2. IC50 was achieved for both 24 and 48-hour time points with small difference (eg. 57.1 and 53.5 μg/ml in NB4 cells for 24 and 48 h of treatment respectively). Provided there’s no significant difference in IC50 between the two time points, the authors did not mention why the following experiments only used IC50 of punicalagin achieved at 48 hours.
3. Gene expression does not prove the existence of the proteins (we can’t be so sure if they are translated unless tested) or their concentrations. It is only an indirect conclusion. Hence, to confirm and quantify proteins of interest, western blot or proteome profiling must have been performed. Please refer studies with similar findings that had done proteomic works (Ganesan, Sinniah, Chik, & Alshawsh, 2020; Wang et al., 2013).
4. Analysis through STITCH is a great aiding tool but it cannot be used as an evidence of protein interaction between punicalagin and NB4 or MOLT-4 in this study as STITCH provides a generalized analysis, not cell-specific.
5. The claim that punicalagin enhances effect of daunorubicin (line 234-235) needs to take into consideration of the mechanism of actions of these 2 different compounds and possible combined side effects given that the combination treatment is only studied in MTS in this study and not throughout.
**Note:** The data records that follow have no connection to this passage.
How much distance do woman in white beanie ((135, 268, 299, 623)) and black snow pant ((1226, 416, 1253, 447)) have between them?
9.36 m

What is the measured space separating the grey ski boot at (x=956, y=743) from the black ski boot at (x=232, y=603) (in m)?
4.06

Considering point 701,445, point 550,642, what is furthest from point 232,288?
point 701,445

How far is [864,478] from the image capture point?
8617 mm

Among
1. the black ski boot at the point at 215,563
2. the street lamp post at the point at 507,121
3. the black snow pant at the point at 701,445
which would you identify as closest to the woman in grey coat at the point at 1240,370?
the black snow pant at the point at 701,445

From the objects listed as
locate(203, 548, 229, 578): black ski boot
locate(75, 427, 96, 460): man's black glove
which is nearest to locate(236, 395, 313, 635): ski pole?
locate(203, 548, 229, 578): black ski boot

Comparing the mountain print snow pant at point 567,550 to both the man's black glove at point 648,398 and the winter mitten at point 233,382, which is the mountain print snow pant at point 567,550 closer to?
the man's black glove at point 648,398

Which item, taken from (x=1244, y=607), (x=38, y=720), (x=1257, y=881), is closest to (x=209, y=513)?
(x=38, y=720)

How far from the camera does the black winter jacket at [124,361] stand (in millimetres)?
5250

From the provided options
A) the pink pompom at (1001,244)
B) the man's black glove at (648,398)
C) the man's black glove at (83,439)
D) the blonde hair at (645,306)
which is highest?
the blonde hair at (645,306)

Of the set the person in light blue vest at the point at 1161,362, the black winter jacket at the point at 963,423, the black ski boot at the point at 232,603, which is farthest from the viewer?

6. Reference for line 251, “The induction of apoptosis by natural products has been reported in leukemic cell” is missing.
7. The discussion part could be elaborated better because there is more literature review than discussion of the results of the study. For example, lines 294-303 are more suitable to be included in the introduction instead of discussion.
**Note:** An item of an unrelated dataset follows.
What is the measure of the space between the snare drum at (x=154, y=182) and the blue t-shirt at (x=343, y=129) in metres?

8. There are a few grammatical errors and incorrect sentence structures that the authors need to rectify.
The study explores a very interesting subject and the authors have made genuine efforts to achieve the aim of this study. However, more attention should have been given to the study design to be more comprehensive in investigating the apoptotic and autophagic activity of punicalagin in acute leukemia.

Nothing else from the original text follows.